WHAT THIS TASK INVOLVES –
Images are to be omitted, and the rest of the records reproduced exactly.

==== EXERCISE MATERIALS ====

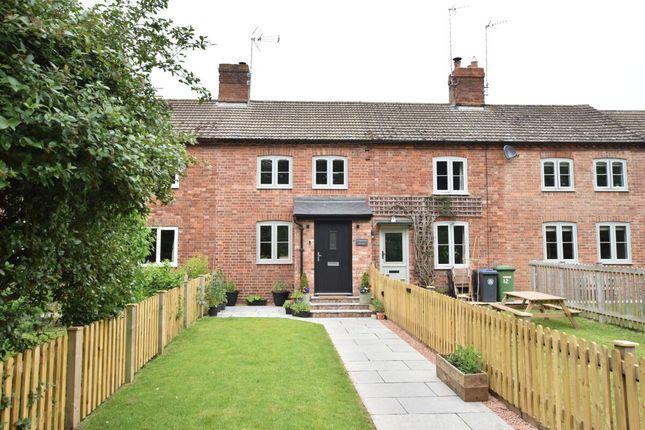 Thumbnail Terraced house for sale in Rushford, Evesham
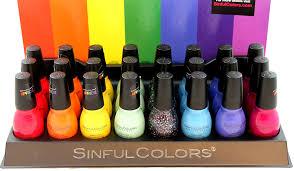 amazon com sinful colors nail polish pride lacquer 8 colors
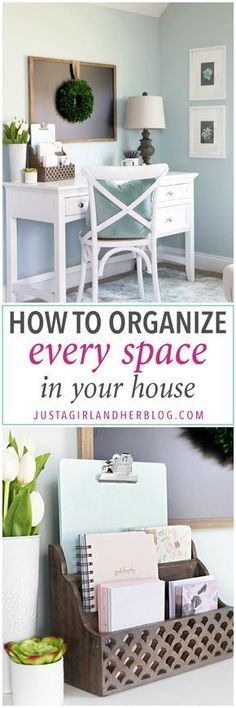 Love the notebook & folders organized that way! #organizedhouse
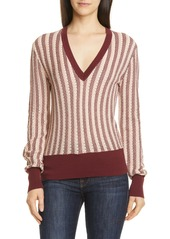 Equipment Pierette Silk & Cotton V-Neck Sweater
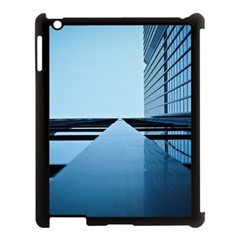 Architecture Modern Building Facade Apple Ipad 3/4 Case (black)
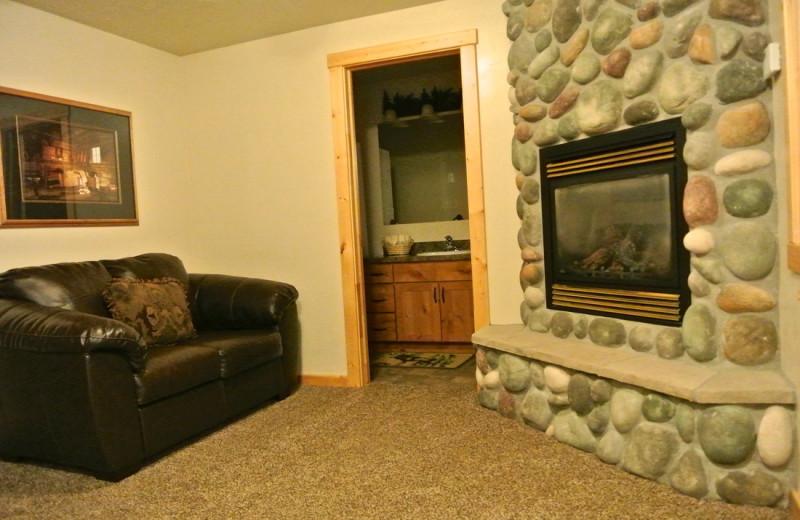 Cabin fireplace at Sawtelle Mountain Resort.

====

TASK RESPONSE –
 Thumbnail Terraced house for sale in Rushford, Evesham
 amazon com sinful colors nail polish pride lacquer 8 colors
 Love the notebook & folders organized that way! #organizedhouse
 Equipment Pierette Silk & Cotton V-Neck Sweater
 Architecture Modern Building Facade Apple Ipad 3/4 Case (black)
 Cabin fireplace at Sawtelle Mountain Resort.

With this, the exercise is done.